Closed letmaik closed 1 year ago
Faced the same issue.
@letmaik I've read the spec, given this a ton of thought, and I feel that overwriting is an appropriate handle per spec. It seems to leave room for implementation-specific parsing and I believe that an overwrite on duplicate key is appropriate fault-tolerance.
While there are more complex handling scenarios in other implementations (see for example https://github.com/fxamacker/cbor/issues/122), I question the complexity of such a feature at this time.
The fault-tolerance in the lib is also in-line with what developers should expect for JSON.parse
. Example:
const json_dup = `
{
"key1": "val1",
"key2": "val2a",
"key2": "val2b",
"key3": "val3"
}
`
console.log(JSON.parse(json_dup))
For these reasons, I would like to close this issue as wont fix; however, I feel that adding a feature for optional strictness like fxmacker/cbor
with a default for fault-tolerance would be acceptable.
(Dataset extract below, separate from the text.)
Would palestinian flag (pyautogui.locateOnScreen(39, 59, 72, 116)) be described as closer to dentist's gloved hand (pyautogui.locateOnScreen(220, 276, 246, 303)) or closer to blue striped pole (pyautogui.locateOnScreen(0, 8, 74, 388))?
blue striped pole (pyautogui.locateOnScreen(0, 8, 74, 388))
Anyone submitting a PR implementing this feature would be welcome.
This feature would be required to implement COSE validators in a secure manner: https://datatracker.ietf.org/doc/html/rfc8152
Applications MUST NOT generate messages with the same label used twice as a key in a single map. Applications MUST NOT parse and process messages with the same label used twice as a key in a single map. Applications can enforce the parse and process requirement by using parsers that will fail the parse step or by using parsers that will pass all keys to the application, and the application can perform the check for duplicate keys.
I believe from a language perspective that the first must not is satisfied by the encode process.
The second must not I am interpreting as "don't present more than one key/value with the same label to the application". Can you help me understand how this is flawed? I must be missing something (and there's a few other CBOR libs that would have also missed this, not an excuse, just part of my reasoning).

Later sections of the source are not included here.